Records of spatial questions
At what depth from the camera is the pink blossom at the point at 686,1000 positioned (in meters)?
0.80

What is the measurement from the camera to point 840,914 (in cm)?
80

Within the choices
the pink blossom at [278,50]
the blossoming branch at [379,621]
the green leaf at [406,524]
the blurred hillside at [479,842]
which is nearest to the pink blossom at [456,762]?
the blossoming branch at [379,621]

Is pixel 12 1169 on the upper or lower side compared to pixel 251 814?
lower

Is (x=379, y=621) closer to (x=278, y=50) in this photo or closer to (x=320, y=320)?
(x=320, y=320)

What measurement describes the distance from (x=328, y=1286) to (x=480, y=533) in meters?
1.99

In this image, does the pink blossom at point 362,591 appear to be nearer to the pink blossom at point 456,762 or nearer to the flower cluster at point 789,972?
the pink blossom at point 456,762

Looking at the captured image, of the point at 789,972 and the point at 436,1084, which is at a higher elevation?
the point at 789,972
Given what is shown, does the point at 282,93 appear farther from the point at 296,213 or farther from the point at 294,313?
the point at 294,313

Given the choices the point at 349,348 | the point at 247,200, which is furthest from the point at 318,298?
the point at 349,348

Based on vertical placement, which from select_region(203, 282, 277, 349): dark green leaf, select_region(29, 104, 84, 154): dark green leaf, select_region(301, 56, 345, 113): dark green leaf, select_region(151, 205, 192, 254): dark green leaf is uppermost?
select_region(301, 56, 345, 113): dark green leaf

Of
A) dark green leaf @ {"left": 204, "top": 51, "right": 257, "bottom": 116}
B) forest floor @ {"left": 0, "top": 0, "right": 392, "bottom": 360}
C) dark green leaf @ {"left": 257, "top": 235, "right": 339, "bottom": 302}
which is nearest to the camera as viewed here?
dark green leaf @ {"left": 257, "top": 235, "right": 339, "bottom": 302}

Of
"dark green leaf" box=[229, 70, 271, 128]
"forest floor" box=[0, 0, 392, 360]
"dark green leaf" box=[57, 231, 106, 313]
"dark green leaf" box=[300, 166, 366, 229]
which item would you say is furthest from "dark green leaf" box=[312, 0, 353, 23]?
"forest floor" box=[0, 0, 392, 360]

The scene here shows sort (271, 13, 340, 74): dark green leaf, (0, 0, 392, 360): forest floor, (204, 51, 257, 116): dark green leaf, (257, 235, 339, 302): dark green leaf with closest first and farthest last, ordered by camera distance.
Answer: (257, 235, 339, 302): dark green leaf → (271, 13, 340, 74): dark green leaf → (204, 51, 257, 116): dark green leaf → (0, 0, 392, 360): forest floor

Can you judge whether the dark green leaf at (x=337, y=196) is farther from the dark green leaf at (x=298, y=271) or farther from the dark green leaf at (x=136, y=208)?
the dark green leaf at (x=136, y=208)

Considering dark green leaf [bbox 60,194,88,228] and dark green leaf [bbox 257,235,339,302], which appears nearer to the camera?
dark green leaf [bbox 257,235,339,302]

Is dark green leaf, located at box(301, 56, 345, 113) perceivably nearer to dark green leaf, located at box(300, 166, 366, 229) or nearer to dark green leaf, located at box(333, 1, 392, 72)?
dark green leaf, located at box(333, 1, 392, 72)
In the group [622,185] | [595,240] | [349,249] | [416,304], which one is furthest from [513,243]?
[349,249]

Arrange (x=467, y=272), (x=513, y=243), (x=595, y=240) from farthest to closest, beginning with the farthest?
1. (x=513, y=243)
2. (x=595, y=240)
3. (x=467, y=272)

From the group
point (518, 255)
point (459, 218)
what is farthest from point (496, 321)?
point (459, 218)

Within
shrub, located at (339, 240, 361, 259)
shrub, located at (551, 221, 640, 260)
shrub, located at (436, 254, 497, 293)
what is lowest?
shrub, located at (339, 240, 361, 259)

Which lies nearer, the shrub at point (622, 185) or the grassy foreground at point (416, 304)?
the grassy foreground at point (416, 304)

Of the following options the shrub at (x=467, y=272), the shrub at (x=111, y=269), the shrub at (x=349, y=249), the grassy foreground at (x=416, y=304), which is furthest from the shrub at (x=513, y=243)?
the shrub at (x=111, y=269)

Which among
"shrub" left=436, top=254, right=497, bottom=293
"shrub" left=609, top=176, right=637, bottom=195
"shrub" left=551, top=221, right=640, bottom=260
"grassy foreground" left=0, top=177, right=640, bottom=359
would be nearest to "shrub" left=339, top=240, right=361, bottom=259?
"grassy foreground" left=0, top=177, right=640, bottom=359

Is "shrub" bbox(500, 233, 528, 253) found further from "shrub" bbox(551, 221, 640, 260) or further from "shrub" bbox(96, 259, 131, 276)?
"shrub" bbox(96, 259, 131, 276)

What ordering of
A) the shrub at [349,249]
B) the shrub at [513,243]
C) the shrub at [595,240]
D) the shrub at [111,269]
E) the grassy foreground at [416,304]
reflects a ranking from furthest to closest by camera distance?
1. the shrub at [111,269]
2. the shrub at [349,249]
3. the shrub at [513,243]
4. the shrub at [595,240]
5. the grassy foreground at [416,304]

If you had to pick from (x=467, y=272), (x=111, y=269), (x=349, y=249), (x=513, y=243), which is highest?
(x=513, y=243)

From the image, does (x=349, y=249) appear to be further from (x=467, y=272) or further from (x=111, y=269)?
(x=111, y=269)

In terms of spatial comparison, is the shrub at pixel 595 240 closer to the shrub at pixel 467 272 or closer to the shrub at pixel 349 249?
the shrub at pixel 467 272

Given exercise
Reproduce every line of the data from the line containing "In the group" through the line containing "3. (x=467, y=272)". Scale each coordinate in the answers by 0.9 and round it to a whole number, with halves rounding up, and leave all other text unchanged.

Exercise result
In the group [622,185] | [595,240] | [349,249] | [416,304], which one is furthest from [513,243]?
[314,224]

Arrange (x=467, y=272), (x=513, y=243), (x=595, y=240) from farthest to closest, beginning with the farthest?
1. (x=462, y=219)
2. (x=536, y=216)
3. (x=420, y=245)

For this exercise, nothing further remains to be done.